04 Aug California’s Act to Save Lives
Nearly a year ago, California’s governor, Gavin Newsom, officially signed a bill into law that dealt with the police and the use of force while dealing with a suspected criminal. The goal was to create clear guidelines about when force was and wasn’t necessary.
The law is called the California Act to Save Lives or Assembly Bill 392.
Shortly after signing the bill into Law, Newsom issued a statement that explained why he’d decided to pass the law. “The bill goes to the heart of some of our most sacred principles, in which force should be exercised judiciously, with respect for human life and dignity.”
The Act to Save Lives primarily focuses on when officers should use deadly force when apprehending a suspect. Instead of being able to say that they felt that they had a reasonable belief that the suspect was a threat, the law requires that officers prove that they or a third party was in imminent danger before they’re allowed to use deadly force to subdue the suspect.
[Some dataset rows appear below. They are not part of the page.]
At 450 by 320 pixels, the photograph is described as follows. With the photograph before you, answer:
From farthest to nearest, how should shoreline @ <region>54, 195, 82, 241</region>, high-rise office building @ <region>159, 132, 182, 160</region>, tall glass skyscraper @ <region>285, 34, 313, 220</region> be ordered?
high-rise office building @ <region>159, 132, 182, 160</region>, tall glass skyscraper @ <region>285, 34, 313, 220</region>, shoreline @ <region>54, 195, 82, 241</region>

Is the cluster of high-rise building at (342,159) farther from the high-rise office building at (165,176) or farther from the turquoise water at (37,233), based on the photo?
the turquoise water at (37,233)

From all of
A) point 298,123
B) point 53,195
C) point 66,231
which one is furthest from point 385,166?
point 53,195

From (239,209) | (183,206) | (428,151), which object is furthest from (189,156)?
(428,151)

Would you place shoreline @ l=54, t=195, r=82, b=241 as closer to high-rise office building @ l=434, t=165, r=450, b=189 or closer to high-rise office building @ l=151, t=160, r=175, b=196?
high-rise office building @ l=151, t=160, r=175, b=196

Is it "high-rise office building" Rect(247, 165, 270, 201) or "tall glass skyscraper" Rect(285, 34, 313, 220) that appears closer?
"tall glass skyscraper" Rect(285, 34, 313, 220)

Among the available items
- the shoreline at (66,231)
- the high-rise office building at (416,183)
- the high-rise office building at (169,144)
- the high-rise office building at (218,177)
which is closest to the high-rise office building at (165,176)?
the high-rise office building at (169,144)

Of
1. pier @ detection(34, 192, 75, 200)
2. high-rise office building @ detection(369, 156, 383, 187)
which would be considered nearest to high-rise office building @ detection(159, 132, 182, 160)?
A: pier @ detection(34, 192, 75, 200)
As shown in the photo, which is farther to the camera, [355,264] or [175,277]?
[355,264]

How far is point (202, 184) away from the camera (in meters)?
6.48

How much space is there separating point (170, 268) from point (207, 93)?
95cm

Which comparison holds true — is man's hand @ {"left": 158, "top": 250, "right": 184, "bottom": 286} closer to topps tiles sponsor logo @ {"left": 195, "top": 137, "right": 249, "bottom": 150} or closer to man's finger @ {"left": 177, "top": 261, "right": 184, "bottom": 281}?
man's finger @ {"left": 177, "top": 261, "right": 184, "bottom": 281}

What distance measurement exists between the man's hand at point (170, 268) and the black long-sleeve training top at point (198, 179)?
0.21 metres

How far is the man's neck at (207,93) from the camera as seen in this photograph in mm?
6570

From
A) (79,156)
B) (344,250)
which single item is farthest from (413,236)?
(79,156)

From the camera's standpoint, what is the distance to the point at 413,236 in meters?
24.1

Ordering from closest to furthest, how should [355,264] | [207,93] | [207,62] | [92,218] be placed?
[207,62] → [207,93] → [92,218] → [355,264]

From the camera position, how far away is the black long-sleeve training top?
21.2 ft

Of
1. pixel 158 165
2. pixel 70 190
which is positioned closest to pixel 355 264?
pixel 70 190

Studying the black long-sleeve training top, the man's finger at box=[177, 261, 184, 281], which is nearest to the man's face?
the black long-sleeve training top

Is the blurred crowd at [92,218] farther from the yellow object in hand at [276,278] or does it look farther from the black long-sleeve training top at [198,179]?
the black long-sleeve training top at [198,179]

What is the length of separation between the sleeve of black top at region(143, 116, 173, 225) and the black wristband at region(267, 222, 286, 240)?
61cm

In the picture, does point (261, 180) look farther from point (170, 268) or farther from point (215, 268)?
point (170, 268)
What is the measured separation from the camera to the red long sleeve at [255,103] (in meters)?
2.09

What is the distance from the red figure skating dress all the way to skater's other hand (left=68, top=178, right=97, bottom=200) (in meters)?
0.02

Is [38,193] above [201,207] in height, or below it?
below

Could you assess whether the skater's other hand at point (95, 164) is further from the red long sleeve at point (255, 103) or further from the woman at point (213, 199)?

Several different fatal police-shooting cases, including that of Willie McCoy and Stephon Clark, triggered the Act to Save Lives.
The Act to Save Lives not only looks at the actual moment when the officer used deadly force but also takes a long look at the actions leading up to that moment. Everyone involved in the case will talk to witnesses and look at recorded footage to determine if the officer made an honest effort to use de-escalation tactics in an effort to diffuse the situation.
The Act to Save Lives is rather vague when it comes to punishment for officers when it’s determined that they didn’t take appropriate actions to prevent a fatality. Possible repercussions include everyone from criminal prosecution, getting fired from their job, and being sued in civil court by the victim’s family. It’s likely that the officer would probably experience all three things.
While many believe that the Act to Save Lives is a good first step to making police officers accountable for their actions, several civil rights organizations aren’t happy with the law. Many organizations feel that the law isn’t clear enough to really address the issue of whether police should use deadly force. Another sticking point many affirmative action groups have with the Act to Save Lives is that it doesn’t address the issue of racial profiling.
While many affirmative action groups feel the act doesn’t do enough, law enforcement groups worry that the act puts officers lives at risk.